What you will do:
In the excerpt about Java's cast operator below, which two unrelated things does the + operator mean in Java?

Excerpted text:
The cast operator looks like this: (Type) expression.
It used for 3 completely unrelated things, and due to the way java works, effectively, a 4th and 5th thing, though it's not the cast operation itself that causes it, it's merely a side-effect. A real guns and grandmas situation. Just like + in java means 2 entirely unrelated things: Either numeric addition, or string concatenation.
Hence, you shouldn't ever call it 'casting' unless you mean specifically writing 'parens, type, close parens, expression' which should rarely come up in normal conversation. Instead, call it what the effect of the cast operator actually is, which depends entirely on what you're writing.
The 5 things are:
Primitive conversion. Requires Type to be primitive and expression to also be primitive.
Type coercion. Requires Type to be non-primitive and expression to be non-primitive, and is only about the part that is not in <> (so not the generics part).
Type assertion. Requires Type to be non-primitive and contain generics, and is specifically about the generics part.
Boxing/Unboxing. Java automatically wraps a primitive into its boxed type, or unwraps the value out of a boxed type, as needed, depending on context. casting is one way to create this context.
Lambda/MethodRef selection. Lambdas/methodrefs are a compiler error unless, from context, the compiler can figure out what functional interface type the lambda/methodref is an implementation for. Casts are one way to establish this context.

Data supplied:
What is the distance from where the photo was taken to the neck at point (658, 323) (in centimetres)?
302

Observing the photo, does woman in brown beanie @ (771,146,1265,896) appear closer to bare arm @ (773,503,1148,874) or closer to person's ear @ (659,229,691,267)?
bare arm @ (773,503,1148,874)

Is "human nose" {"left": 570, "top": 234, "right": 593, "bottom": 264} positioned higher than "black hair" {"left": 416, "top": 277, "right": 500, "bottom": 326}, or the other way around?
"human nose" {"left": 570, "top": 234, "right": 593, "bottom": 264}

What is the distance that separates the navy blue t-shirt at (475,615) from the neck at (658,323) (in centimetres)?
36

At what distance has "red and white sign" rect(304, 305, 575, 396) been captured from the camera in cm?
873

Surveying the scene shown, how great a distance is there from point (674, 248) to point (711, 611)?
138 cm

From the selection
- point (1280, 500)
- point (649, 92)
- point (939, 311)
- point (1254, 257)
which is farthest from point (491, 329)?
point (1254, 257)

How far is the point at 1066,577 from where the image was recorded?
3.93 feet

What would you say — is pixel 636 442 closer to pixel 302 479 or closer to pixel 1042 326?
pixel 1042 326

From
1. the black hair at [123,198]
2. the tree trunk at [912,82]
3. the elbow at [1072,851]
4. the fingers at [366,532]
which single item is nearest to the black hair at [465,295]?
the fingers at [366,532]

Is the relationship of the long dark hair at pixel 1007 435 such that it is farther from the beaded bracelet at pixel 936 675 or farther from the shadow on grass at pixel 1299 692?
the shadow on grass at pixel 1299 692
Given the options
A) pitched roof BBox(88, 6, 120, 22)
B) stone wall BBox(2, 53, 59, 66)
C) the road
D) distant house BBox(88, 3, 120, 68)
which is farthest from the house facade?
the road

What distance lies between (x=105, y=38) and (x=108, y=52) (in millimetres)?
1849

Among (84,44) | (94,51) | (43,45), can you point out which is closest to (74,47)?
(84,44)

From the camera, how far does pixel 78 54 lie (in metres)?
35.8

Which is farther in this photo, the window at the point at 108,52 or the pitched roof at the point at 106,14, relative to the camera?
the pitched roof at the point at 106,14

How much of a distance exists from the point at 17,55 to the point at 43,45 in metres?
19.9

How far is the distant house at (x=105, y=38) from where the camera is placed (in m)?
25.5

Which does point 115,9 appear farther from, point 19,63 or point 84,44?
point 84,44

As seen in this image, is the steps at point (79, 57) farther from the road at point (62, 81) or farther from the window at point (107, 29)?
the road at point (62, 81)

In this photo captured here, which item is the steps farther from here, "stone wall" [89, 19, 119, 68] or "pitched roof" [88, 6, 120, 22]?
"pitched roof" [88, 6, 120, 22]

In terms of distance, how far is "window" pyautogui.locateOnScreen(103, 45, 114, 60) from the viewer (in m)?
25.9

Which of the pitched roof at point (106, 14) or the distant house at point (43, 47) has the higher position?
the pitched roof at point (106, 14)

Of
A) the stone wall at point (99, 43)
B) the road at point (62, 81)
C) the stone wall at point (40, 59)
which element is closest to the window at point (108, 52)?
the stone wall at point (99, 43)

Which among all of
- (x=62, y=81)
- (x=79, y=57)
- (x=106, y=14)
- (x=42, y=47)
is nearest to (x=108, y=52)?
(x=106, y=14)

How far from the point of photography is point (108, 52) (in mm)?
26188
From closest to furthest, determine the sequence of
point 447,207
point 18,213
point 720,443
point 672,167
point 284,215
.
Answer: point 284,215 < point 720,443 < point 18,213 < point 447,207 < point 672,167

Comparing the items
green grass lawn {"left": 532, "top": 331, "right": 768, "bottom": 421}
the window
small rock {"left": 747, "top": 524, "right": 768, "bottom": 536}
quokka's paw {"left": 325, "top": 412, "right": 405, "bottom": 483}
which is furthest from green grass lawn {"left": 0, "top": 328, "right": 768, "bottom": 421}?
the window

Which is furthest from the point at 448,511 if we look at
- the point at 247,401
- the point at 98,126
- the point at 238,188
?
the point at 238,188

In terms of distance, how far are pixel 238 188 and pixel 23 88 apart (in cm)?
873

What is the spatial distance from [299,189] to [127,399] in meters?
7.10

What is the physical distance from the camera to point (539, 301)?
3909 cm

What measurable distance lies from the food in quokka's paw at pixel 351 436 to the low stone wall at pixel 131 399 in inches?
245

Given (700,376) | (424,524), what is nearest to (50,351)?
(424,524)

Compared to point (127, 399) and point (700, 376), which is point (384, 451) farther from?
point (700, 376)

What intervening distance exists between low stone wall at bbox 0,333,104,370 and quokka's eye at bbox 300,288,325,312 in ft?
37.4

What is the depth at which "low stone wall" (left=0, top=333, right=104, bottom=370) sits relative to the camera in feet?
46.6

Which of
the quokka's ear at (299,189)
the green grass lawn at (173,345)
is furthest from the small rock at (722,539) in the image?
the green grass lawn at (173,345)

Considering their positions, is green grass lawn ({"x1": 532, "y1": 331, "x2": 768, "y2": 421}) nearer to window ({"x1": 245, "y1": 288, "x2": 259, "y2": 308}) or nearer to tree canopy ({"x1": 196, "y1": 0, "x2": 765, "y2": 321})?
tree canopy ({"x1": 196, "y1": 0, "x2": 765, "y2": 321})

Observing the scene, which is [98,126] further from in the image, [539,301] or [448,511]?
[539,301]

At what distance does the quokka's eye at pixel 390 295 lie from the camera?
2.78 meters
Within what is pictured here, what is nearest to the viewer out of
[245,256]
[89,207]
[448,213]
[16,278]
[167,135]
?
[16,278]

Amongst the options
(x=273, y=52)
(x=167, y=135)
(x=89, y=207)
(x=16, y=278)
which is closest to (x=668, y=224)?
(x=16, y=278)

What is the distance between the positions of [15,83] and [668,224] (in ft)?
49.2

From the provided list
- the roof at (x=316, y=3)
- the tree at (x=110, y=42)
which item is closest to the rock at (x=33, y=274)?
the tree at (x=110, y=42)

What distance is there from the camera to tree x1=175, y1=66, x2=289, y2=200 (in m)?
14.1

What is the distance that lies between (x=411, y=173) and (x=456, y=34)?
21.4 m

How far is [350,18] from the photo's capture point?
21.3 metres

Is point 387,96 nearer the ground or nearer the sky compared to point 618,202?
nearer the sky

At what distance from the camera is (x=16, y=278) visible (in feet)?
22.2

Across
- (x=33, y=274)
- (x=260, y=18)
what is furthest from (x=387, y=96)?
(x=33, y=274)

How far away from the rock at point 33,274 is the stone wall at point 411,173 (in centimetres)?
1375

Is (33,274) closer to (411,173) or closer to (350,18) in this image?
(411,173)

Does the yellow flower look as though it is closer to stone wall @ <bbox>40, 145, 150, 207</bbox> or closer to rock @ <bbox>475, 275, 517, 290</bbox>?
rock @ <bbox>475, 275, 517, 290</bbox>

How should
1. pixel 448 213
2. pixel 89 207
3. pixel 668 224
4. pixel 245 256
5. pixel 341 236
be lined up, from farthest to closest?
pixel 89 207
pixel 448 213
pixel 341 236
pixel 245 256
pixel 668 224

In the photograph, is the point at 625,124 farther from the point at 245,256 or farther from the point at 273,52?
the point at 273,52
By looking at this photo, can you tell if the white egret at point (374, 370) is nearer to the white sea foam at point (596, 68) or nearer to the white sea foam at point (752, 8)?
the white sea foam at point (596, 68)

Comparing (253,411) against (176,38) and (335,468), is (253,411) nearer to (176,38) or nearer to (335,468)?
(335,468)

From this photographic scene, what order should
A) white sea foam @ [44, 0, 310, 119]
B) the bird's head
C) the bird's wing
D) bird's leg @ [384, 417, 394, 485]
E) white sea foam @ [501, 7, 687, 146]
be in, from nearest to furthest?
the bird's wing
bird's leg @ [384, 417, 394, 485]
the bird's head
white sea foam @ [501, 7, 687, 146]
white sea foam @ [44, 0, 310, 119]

Task response:
Numeric addition or string concatenation.